Hate when you’re trying to take a nap and the dentist is all “Please open your mouth.”
It’s not the most ethical move in the world, but in a pinch you can hand off a cursed object to basically any baby.
my friend: so the new person you’re dating is another white guy named matt whose parents pay his rent?
me: yeah, but like, there’s something different about this one.
narrator: there was in fact not anything different about this one.
[child gets stuck in claw machine]
Me: [calls husband] “Hi honey, you’re not going to believe this, but I found us a babysitter for this evening.”
There’s nothing to stop you from whispering “I’m in!” like a hacker when you enter your own email password.
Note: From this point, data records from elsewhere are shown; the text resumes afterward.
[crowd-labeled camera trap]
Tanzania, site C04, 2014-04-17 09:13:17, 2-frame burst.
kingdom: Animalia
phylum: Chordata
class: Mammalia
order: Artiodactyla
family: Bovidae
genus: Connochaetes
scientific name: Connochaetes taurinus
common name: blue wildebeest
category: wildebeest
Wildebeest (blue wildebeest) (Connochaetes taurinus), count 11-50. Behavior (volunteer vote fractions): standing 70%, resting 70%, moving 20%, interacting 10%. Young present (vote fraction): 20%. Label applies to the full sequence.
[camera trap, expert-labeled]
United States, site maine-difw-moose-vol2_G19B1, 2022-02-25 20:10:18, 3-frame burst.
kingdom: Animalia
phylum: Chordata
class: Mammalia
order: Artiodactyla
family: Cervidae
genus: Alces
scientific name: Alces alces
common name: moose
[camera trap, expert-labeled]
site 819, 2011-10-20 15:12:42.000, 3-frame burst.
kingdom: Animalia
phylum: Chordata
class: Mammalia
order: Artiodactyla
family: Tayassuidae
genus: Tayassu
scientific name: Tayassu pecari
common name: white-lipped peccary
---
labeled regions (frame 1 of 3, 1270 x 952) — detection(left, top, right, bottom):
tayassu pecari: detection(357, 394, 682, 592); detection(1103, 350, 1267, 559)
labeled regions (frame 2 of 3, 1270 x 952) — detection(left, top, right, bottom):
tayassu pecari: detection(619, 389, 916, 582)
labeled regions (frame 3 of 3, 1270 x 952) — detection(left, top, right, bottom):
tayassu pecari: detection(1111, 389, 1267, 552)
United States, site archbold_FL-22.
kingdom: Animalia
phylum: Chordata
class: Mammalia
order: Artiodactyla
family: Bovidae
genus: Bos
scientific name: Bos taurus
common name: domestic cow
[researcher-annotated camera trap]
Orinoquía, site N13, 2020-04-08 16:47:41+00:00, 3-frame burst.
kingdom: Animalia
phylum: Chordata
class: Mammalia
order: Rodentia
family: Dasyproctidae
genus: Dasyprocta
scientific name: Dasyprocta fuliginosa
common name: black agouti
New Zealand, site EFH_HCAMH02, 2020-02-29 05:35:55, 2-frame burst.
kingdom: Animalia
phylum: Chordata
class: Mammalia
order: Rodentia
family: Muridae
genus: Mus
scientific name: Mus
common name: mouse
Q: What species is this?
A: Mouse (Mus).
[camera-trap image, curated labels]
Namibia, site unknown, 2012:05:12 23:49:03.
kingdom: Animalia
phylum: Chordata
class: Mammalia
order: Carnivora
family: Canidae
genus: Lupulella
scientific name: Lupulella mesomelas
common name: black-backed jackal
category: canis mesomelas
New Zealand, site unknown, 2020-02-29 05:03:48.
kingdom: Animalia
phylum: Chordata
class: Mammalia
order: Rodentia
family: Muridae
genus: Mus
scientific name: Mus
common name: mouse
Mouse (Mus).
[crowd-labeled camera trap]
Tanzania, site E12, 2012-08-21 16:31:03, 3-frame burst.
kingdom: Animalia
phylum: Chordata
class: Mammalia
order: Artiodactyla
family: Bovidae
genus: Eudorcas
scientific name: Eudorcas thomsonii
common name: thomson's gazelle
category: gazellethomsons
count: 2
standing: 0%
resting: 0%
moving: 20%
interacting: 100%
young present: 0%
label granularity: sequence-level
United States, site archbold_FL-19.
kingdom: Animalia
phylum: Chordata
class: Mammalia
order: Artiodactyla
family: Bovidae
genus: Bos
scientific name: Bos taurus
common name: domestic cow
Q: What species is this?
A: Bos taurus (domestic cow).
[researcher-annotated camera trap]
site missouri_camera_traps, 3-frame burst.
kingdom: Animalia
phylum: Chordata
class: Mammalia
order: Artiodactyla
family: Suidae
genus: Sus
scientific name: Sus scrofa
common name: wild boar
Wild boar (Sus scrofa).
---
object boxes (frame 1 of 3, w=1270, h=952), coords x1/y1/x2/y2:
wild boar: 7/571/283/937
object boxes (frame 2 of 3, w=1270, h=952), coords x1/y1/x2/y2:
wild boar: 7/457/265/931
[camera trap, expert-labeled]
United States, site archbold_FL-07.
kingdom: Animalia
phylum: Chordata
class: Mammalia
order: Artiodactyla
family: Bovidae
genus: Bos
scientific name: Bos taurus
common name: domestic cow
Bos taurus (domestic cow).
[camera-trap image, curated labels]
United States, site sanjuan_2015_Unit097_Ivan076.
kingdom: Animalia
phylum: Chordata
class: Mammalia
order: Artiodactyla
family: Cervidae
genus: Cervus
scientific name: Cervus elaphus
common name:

advice: describing someone’s cupcakes as being “better than sex” is only a compliment if you aren’t sleeping with them
Why are the states most in need of abortion so against it?
WIFE *walking in* omg I just saw the cutest dog driving home from work
ME: wow *scratches head* I wonder what sort of job he does
Waking up late is a great way to see which steps of your personal hygiene routine are really unnecessary.
This is my emotional support Jurassic Park Burger King watch
If you get lost on Columbus Day you’re allowed to just choose and occupy a new home, regardless of its current occupants.